### PROVIDED TEXT
Posted in Blog, News  
Monday, August 10, 2020


If you are thinking about truck driving for a career, we have some information that might interest you.

What is the difference between live load and drop-and-hook? Which is easier and results in better earnings for a truck driver? What does NTB offer for its drivers?


Drop-and-hook trailers are scheduled to be loaded prior to the driver arriving for pick up, which results in less time spent waiting as the driver doesn't need to wait for his trailer to be loaded or unloaded. 

Some shippers or receivers require the drop to be in the same door as the trailer they are taking. This would require a double drop/hook. But while this method requires a bit more exercise of the driver, it is still faster than a live load or unload. Some companies are so expansive that the trailer being dropped and the one being picked up are at different facilities. 

While there are factors that can delay a drop and hook (trailer behind another, shipper running behind, etc.) it is the most expedient way to get a driver back on the road earning money.

Preloaded trailers also allow the driver to come in at a time that may be more convenient as there is no set dock appointment to make, relieving the stress of potentially arriving too late and being turned away.

When drop-and-hook is working properly, i.e., a loaded trailer is ready and free of obstacles for hooking to the fifth wheel, it is a very efficient and profitable way of moving freight.

Live Load 

At a live load or unload facility, the driver normally must make a specific appointment time.  Once they are to the dock they must wait for the loader or unloaders to complete their job moving the freight on or off their trailer. A rare few vendors can do this in 30-45 minutes, but many can take up to 2 or more hours. While the driver sits, his work clock still ticks off the minutes and hours of their day. This time waiting costs the driver and the company money.  While NTB does offer detention pay, it is far more profitable for everyone to keep the driver moving.

### GOAL A
Please pull out every line of the listing below that contains the string "viewer".
### GOAL B
Continue the trucking article from its last sentence.
The trucking article and the listing come from unrelated sources.

### MATERIAL SHOWN
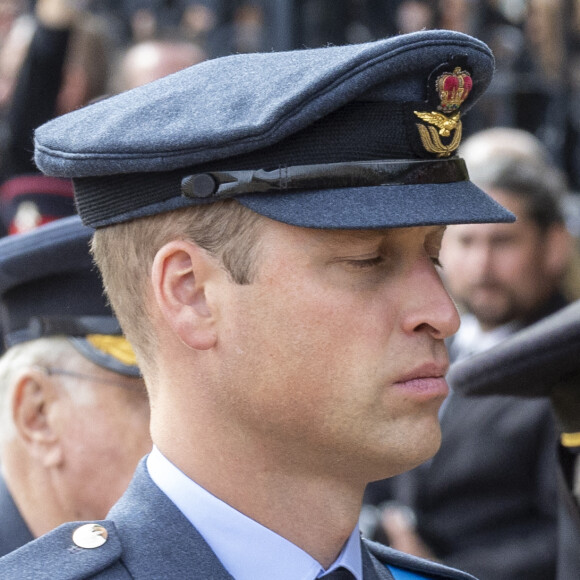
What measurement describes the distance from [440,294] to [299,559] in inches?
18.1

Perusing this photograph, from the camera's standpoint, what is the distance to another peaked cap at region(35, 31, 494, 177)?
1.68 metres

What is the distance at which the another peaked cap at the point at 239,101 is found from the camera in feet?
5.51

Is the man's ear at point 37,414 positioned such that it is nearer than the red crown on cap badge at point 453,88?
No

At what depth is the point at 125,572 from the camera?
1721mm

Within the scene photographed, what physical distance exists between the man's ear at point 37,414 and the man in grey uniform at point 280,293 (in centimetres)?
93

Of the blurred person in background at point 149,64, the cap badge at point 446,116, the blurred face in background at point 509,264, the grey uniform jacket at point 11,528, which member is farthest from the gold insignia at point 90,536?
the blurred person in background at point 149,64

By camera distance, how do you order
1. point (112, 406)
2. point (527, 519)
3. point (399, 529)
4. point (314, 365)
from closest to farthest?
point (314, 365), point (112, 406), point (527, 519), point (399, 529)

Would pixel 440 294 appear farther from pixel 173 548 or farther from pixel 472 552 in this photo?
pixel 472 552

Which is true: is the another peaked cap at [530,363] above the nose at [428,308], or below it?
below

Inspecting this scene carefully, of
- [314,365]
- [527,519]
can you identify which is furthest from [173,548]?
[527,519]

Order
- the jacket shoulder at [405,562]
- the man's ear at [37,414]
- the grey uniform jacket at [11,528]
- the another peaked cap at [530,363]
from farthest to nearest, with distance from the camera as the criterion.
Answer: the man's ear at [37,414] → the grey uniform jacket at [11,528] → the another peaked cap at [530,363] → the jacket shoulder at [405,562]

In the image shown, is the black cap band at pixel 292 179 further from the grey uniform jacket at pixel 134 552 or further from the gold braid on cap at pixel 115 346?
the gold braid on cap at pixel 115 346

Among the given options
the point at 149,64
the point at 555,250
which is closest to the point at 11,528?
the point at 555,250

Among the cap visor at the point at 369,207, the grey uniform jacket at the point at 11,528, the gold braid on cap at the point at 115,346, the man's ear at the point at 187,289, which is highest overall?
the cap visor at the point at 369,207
--
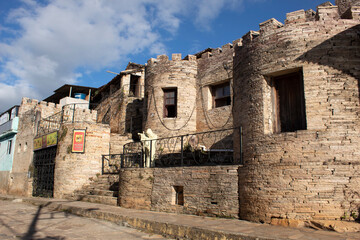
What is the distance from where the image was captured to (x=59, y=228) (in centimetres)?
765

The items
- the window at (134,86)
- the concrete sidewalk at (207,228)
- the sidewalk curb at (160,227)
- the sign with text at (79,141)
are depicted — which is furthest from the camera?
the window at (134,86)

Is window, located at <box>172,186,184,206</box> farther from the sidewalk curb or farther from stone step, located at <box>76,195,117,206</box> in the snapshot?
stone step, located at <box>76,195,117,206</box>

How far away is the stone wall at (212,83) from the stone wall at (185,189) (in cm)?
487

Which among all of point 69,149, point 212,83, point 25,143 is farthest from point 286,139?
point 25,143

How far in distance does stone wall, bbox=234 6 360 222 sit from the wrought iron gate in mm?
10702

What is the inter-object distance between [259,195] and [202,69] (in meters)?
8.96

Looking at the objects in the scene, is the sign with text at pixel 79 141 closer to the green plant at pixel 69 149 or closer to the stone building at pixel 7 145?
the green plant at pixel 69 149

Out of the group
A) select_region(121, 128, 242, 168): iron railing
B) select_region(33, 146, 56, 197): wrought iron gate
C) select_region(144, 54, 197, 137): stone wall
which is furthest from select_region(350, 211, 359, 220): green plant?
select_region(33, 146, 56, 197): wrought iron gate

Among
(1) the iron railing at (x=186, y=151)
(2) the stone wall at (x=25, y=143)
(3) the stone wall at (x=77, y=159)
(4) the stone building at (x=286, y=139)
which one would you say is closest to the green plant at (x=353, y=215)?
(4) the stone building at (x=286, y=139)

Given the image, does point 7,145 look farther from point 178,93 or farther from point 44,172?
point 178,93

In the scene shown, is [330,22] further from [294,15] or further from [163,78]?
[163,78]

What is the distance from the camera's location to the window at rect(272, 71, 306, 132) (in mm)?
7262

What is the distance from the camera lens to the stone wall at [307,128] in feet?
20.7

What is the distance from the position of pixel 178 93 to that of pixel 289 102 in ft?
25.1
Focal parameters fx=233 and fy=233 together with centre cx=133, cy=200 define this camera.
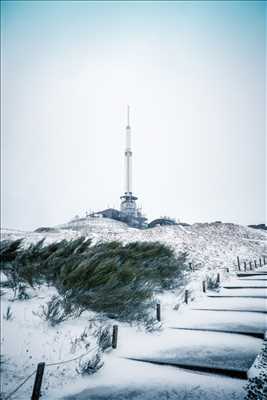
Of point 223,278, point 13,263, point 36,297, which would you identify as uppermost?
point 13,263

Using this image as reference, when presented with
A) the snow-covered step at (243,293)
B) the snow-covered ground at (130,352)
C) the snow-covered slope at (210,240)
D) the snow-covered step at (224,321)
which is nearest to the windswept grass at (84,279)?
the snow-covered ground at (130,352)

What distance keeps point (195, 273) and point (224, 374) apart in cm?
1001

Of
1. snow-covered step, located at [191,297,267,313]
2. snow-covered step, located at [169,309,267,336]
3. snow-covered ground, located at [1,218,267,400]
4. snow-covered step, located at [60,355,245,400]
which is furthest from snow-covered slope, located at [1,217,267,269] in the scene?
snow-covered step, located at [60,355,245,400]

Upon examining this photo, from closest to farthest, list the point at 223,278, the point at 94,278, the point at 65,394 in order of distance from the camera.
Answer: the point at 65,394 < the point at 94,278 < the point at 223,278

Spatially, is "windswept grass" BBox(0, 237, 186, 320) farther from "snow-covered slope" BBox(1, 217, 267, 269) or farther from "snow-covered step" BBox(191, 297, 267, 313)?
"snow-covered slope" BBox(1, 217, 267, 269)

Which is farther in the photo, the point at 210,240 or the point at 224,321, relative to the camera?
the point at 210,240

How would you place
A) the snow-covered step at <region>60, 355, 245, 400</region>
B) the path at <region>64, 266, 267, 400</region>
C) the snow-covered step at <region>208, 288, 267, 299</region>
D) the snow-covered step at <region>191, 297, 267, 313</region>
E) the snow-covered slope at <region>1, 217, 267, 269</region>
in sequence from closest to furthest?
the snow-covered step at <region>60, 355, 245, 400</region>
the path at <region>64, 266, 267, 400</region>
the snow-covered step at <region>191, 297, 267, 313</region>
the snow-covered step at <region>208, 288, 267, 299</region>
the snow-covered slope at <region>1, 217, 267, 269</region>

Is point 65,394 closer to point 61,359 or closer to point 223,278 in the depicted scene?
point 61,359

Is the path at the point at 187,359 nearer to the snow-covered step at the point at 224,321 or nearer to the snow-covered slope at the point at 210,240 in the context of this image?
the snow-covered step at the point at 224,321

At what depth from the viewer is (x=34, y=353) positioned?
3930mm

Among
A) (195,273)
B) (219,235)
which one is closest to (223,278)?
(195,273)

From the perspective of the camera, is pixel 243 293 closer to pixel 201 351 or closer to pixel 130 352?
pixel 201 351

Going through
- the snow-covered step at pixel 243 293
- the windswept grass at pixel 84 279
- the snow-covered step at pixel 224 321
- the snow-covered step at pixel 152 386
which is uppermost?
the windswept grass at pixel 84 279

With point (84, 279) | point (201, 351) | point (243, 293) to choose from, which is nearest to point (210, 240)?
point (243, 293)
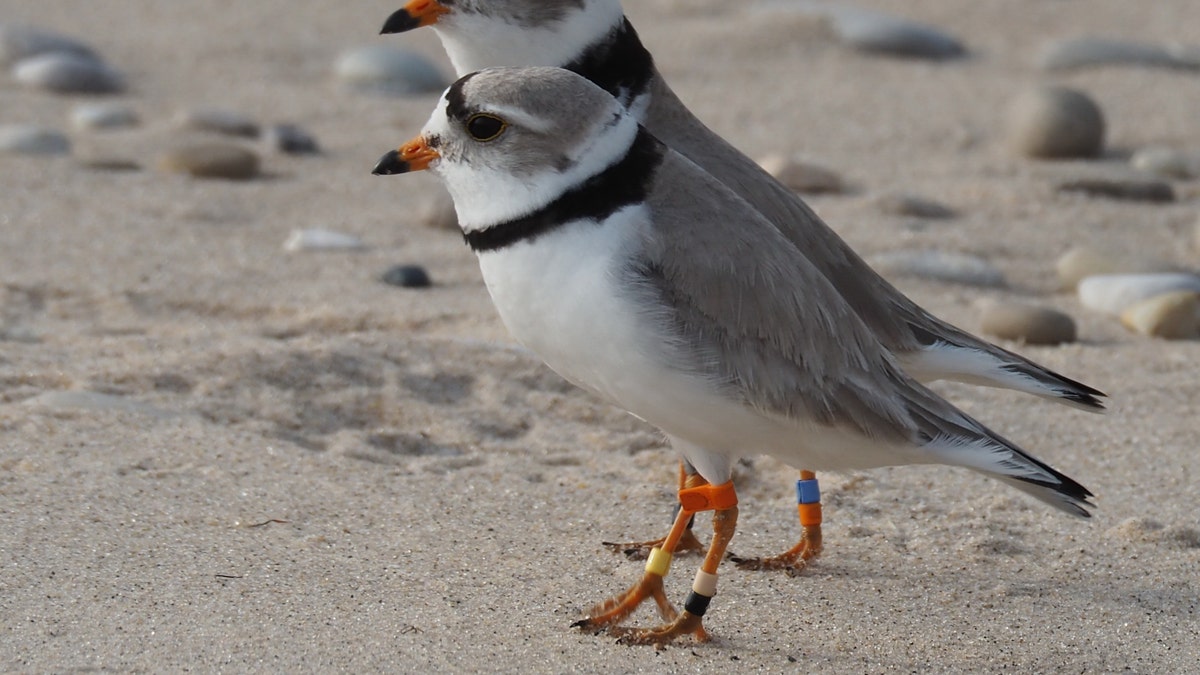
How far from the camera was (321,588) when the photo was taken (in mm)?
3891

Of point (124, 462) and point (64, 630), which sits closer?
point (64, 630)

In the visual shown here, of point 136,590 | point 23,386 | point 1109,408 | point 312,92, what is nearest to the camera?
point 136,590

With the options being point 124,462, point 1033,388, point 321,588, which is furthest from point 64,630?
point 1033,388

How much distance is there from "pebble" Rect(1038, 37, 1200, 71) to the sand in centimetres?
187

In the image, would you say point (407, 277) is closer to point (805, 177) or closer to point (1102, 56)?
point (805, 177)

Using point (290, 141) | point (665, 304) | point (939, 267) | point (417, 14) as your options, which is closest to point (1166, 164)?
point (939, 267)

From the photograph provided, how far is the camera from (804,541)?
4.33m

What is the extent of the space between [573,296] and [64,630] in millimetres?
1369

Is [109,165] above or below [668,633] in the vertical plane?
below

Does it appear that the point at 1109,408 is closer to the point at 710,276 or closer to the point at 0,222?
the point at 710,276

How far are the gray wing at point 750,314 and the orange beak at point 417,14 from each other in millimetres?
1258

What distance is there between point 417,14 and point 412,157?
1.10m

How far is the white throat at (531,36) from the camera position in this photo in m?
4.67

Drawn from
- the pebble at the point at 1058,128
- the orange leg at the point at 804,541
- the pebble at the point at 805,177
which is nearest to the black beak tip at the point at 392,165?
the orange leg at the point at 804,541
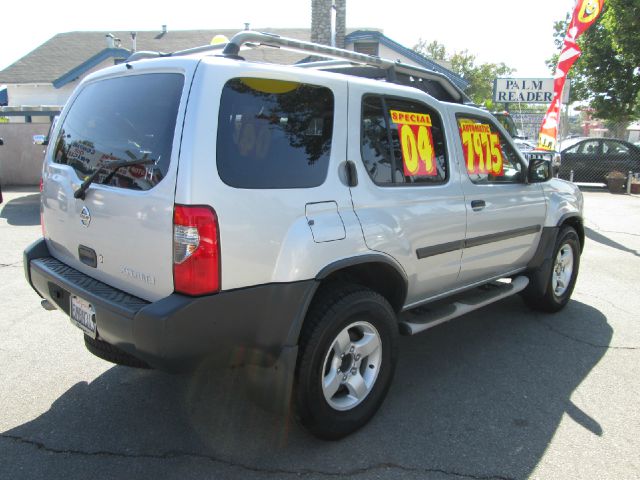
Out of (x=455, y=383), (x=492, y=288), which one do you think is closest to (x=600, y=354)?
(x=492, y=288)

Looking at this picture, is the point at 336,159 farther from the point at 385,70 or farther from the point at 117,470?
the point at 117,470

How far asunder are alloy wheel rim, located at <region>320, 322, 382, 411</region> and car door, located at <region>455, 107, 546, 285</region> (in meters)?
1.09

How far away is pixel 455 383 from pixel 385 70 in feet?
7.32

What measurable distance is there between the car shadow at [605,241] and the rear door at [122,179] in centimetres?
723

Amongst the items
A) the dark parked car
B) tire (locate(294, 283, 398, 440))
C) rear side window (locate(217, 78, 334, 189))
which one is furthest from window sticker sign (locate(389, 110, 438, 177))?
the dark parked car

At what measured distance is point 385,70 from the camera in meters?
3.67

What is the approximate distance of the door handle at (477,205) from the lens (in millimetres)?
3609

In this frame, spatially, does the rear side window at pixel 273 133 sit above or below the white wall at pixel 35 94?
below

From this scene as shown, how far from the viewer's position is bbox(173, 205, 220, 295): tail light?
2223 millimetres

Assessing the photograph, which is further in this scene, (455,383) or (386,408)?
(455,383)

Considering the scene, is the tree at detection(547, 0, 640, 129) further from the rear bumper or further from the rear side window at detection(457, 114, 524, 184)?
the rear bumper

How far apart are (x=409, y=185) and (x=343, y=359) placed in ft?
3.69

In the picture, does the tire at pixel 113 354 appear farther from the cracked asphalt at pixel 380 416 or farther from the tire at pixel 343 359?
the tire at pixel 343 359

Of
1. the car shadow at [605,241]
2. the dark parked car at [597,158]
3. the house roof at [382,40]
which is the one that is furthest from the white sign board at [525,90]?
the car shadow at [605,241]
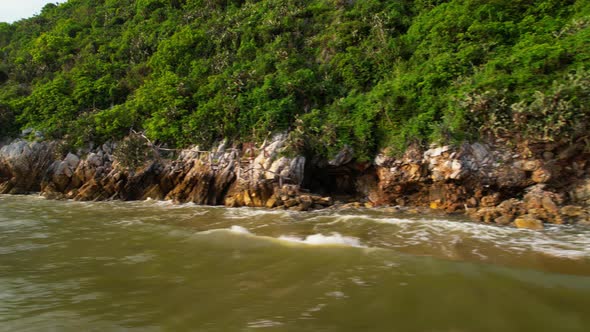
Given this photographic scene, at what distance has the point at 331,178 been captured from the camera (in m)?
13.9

### EXERCISE ANSWER A
At what depth from the viewer is (x=34, y=353) positioned?
From this scene as shown, how far from the viewer's position is bbox(173, 205, 220, 295): tail light?

### EXERCISE ANSWER B
Some Common Challenges

One challenge with drop-and-hook is learning how to line up the fifth wheel with the kingpin. This is a skill that when repeated a few times becomes natural, but it takes some practice before it becomes instinctive. For a new driver, use your mirrors, learn where the rear tires should be in relation to the width of the trailer, and GOAL – Get Out And Look. If you need some help with this one as you are getting started, keep in mind that other drivers are often willing to lend a hand and a set of eyes as you get used to this task.

Additionally, many facilities are not big enough to have multiple trailers sitting around their yard. Vendors who offer drop/hook also require a switcher or "yard dog" for moving the trailer in and out of the doors. Drop trailers are a substantial cost commitment for the trucking company as they need twice or three times the trailers at a drop and hook facility.
Especially in those smaller facilities, there are times when the loaded trailer awaiting pick up is stashed behind other trailers in the loading area. Finding people to make the trailer accessible can be a challenge and frustrating for a driver who wants to get back on the road. There isn’t much to do about this type of situation except to remain calm and kind to the workers at the dock, who are doing the best they can.

What Does NTB Do?

NTB is a 95% drop-and-hook company. We believe our drivers should have every opportunity to be on the road while they are working. Drop-and-hook is a good method for a regional company the size of NTB as it is an efficient way to move goods. We develop relationships with our shippers to ensure our drivers are in and out of their docks as quickly as possible.